Gleichwohl welcher Intention deine Nachricht entspringt, sei dir für dein Eingreifen gedankt.
So hinter deinen Worten eine aufrichtige Sorge um das Wohl der Wälder ruht, kann ich sie hoffentlich besänftigen, die nötige Ruhe die dieser zur Erholung braucht soll ihm zukommen und die Bewohner werden alsbald wieder zu ihm zurückfinden.
Varyariel
Der andere Bote würde nach Süden reisen, um seine Botschaft in Solgard zu übergeben. Dabei wird er wohl auch einen kleinen Umweg in Richtung der Wohnviertel unternehmen und bei einem Haus, welches in der jüngsten Vergangenheit besonders viele Blumen als neue Bewohner des Inneren und Vorgartens begrüßen durfte, ebenso Abschriften von Aanatus’ und Varyariels Botschaften hinterlassen.
Alae Tonya,
ich denke, dass unsere Bekanntschaft am treffendsten mit dem Wort “flüchtig” beschrieben werden kann. Mir sind dein Name und dein Gesicht bekannt, sowie die Neuigkeit, dass solcherlei Botschaften nun am besten in deinen Händen aufgehoben seien.
An diesem Morgen erreichte Lóriendor eine Botschaft von dem Adan Aanatus, eine Abschrift der selbigen habe ich dir ebenso angefertigt, dass du sie selbst lesen kannst.

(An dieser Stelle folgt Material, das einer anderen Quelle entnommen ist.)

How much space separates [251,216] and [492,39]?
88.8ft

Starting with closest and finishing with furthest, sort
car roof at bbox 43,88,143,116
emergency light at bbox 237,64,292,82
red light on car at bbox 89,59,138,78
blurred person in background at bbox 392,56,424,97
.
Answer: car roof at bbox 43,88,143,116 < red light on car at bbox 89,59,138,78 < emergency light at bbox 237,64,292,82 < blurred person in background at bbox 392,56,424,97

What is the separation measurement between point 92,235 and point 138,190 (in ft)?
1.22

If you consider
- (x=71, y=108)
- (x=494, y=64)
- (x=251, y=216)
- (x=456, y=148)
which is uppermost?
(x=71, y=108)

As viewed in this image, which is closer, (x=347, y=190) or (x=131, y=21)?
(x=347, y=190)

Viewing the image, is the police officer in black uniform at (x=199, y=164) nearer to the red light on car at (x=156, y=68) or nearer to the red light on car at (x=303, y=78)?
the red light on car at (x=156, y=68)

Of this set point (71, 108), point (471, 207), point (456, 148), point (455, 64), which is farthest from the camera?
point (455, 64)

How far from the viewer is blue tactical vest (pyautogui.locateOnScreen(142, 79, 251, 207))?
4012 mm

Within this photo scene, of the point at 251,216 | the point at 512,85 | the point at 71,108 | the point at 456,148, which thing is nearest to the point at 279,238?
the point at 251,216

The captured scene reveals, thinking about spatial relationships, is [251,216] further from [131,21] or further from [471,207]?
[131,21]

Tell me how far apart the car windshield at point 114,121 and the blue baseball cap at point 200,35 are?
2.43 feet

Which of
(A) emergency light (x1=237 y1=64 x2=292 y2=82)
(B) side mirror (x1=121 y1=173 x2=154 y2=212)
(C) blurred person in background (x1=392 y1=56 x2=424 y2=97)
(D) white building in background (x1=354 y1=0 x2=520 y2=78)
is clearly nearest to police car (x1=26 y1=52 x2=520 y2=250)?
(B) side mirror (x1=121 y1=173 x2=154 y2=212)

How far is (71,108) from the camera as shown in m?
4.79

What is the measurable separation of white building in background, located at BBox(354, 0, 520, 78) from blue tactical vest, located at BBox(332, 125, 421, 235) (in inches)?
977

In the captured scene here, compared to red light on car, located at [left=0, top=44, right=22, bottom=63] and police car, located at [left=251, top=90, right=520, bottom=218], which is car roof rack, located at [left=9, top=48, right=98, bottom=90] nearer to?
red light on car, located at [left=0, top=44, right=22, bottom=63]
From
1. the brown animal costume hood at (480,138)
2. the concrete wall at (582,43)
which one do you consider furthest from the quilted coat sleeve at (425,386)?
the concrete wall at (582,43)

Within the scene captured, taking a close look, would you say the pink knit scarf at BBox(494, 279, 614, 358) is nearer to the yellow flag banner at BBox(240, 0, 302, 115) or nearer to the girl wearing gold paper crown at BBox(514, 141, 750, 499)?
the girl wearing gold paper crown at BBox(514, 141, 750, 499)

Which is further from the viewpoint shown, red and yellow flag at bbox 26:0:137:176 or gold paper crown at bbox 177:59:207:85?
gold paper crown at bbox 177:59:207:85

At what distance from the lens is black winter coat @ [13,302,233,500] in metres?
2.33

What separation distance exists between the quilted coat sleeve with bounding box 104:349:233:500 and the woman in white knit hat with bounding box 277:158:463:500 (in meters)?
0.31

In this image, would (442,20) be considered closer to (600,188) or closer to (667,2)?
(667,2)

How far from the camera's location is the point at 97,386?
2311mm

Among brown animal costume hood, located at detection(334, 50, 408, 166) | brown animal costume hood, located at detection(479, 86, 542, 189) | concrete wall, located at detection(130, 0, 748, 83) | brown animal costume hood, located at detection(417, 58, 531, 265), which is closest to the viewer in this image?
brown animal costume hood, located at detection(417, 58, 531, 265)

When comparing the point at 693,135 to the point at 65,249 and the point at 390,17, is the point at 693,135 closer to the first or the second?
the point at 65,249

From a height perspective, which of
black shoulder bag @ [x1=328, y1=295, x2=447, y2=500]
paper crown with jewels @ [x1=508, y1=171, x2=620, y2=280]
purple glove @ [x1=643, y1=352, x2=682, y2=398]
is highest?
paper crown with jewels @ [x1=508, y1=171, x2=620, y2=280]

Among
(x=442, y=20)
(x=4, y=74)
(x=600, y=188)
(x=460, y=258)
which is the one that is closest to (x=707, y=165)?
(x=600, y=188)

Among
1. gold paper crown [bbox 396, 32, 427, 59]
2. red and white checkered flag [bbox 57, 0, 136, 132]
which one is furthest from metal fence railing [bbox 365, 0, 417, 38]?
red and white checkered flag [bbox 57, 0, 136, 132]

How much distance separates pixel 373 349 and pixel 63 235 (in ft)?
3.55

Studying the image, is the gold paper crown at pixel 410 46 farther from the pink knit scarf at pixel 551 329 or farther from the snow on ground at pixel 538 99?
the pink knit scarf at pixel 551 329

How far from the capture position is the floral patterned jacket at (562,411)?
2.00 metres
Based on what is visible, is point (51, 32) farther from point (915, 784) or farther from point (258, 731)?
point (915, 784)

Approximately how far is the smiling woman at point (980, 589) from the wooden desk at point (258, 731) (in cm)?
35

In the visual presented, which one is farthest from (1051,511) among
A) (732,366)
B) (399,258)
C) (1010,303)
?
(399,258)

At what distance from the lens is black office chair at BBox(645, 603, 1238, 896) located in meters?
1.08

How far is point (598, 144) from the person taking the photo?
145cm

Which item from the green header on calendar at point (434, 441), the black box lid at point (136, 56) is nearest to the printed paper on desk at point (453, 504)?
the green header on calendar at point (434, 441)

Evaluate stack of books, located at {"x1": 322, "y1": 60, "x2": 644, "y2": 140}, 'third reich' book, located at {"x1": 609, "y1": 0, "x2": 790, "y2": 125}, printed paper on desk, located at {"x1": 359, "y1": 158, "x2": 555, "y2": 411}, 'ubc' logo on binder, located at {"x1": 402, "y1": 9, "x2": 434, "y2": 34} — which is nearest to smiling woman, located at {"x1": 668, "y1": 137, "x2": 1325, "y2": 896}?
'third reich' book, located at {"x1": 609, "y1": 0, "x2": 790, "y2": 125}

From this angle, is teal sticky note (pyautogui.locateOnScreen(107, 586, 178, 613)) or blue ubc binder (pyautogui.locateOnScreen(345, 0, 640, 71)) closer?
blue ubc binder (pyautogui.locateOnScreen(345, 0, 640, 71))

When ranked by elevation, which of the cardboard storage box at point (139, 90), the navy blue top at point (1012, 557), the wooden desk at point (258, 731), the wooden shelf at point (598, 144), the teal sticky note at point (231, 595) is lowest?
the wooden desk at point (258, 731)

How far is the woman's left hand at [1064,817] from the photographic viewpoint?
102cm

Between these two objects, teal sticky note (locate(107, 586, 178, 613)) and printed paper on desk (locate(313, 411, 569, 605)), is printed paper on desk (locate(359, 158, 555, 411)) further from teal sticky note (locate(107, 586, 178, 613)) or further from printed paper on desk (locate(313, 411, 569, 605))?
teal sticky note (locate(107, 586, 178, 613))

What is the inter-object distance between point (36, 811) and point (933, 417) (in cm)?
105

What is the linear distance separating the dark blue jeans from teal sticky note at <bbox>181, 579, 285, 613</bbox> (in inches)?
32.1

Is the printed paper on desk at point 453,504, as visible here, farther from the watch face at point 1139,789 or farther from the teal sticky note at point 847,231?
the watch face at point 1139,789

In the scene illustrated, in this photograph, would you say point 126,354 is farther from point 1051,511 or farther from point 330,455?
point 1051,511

Neben der zahlreichen Erwähnungen die lediglich Solgard und Surom betreffen und für mich weniger Bedeutung haben, möchte ich dennoch verfolgen, ob seine Beobachtung zutreffend ist.
Leider ist die Beschreibung sehr spärlich, jedoch denke ich, dass es innerhalb Solgards recht einfach sein sollte, dem nachzugehen.

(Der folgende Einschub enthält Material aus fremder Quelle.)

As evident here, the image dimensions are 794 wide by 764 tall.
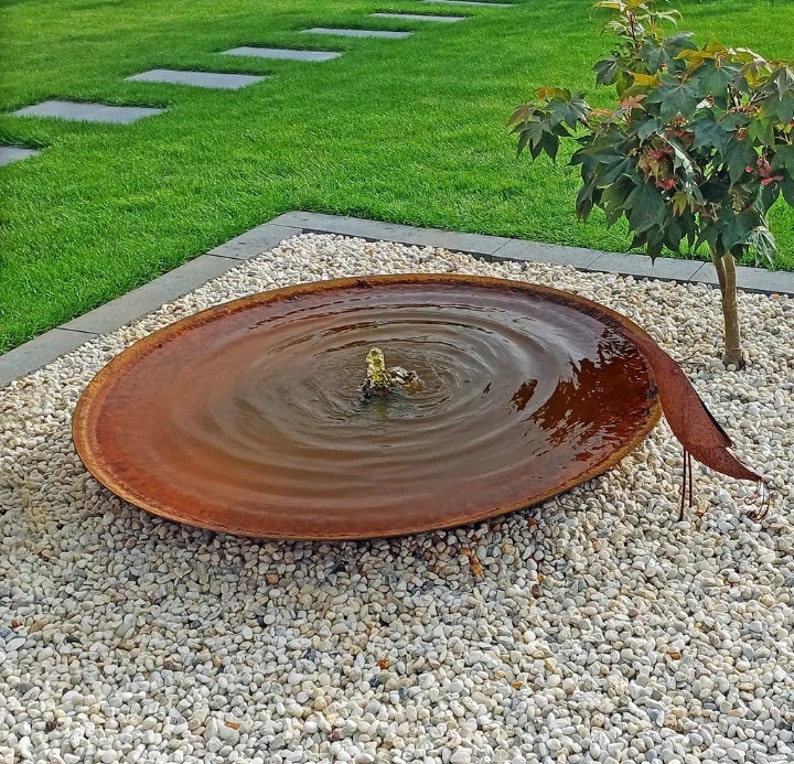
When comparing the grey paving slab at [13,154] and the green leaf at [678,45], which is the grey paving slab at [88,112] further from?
the green leaf at [678,45]

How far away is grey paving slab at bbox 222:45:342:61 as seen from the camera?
9.89m

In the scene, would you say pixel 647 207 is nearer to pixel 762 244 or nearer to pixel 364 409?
pixel 762 244

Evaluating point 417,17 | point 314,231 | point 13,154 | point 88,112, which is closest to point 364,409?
point 314,231

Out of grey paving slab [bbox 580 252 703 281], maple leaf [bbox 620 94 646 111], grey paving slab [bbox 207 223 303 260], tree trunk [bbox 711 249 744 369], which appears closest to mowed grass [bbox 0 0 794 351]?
grey paving slab [bbox 207 223 303 260]

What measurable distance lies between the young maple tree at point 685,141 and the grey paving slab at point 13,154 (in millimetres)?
4588

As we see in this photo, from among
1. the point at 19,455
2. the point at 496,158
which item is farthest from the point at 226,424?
the point at 496,158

Ich verstehe, dass die meisten Edain und viele Andere die Welt nicht mit dem gleichen Blick betrachten, wie wir es tun. Ein Unverständnis, welches auf Unwissenheit beruht, wogegen es jedoch ein bewährtes und denkbar einfaches Gegenmittel gibt: Austausch.

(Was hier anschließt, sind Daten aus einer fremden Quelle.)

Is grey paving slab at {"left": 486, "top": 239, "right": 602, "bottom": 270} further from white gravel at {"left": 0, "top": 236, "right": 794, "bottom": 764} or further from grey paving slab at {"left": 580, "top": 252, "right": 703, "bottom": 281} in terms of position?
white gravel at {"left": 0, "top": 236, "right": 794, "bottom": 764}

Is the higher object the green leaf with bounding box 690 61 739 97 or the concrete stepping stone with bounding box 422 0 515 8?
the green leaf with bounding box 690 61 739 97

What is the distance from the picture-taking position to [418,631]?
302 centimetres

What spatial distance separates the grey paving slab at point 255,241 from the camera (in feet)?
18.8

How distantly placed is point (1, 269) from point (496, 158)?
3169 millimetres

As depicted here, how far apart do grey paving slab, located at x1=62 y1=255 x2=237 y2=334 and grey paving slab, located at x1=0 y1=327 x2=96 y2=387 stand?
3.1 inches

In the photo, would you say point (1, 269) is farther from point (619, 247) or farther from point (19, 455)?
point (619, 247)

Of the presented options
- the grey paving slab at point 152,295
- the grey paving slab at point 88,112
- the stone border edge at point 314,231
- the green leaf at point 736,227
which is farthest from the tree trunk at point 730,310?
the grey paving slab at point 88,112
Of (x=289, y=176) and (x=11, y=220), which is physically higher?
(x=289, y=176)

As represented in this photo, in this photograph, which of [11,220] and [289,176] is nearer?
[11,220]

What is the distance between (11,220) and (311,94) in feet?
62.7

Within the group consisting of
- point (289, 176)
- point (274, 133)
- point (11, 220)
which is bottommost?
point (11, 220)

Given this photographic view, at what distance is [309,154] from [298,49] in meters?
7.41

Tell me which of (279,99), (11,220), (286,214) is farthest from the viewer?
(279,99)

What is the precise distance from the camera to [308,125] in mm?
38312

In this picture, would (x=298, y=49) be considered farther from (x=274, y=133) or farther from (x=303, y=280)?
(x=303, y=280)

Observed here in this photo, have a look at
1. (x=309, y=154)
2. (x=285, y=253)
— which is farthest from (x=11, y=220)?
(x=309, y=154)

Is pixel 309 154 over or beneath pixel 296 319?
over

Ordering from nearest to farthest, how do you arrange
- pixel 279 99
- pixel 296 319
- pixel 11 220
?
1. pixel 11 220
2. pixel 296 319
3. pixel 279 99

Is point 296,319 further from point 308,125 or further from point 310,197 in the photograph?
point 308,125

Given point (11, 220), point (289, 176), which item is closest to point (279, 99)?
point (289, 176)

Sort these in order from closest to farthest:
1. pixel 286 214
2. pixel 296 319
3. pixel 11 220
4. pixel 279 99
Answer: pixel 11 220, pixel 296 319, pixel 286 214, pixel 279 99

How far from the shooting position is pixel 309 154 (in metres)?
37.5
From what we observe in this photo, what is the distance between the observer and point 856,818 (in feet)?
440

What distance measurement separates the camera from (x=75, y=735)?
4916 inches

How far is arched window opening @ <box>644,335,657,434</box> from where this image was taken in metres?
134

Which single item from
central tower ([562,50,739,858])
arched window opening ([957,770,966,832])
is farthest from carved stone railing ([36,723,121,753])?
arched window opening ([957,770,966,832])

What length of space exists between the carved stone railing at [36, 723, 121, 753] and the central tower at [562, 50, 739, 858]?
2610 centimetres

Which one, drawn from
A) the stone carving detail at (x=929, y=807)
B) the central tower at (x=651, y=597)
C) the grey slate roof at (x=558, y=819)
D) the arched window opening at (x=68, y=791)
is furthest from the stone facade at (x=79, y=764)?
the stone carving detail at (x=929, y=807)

Der ehemalige Priester, und nun wohl nur noch als Bernard bekannte, de Molay hat mir vor nicht all zu langer Zeit über den Glauben erzählt, den die meisten Edain Solgards teilen. Über den Herrn und die Lehren, unter welchen das Handeln der Gläubigen geprägt wird.
Nun, aus meiner Sicht ist an diesem Morgen eine Ungerechtigkeit geschehen.
Wenn es tatsächlich das Werk eines Gläubigen des Herrn war, möchte ich ihm die Möglichkeit bieten, diese Ungerechtigkeit wiedergutzumachen und eine Gelegenheit bieten, zu sehen, zu lernen und zu verstehen.
Ich werde zu den Abendstunden in dem betroffenen Waldstück zugegen sein, seine Wunden pflegen und seinen Bewohnern helfen sich trotz der Veränderungen wieder geschützt und beheimatet zu fühlen. Dies kann als offenes Angebot betrachtet werden, dem beizuwohnen. Ich empfehle auch die Mitnahme kleiner Gaben für jene, denen Unrecht getan wurde. Nüsse für die Eichhörnchen, deren sich langsam füllenden Lager für den Winter sich womöglich in Astlöchern gefällter Bäume befanden. Kleine Ästchen und Wollfasern für neue Nist- und Brutstätten. Fruchtbare Erde für das Wurzelwerk derer, die erneut Kraft schöpfen müssen um unsere Häupter erneut zu überragen und ihre Äste schützend über alle Bewohner erstrecken wollen.
Zuletzt möchte ich noch erwähnen, dass die Bitte Solgards um eine Abschrift unserer Überlieferung aus den Zeiten Eir’Dîns auf Zustimmung der Unseren traf. Sollte nun die Sorge aufkeimen, dass dieser Vorfall unsere Entscheidung beeinflussen könnte… vermutlich tut es das tatsächlich. Ich erkenne, dass es umso wichtiger ist, die Geschehnisse der Vergangenheit mit euch zu teilen, in der Hoffnung, dass sie auf Verständnis treffen.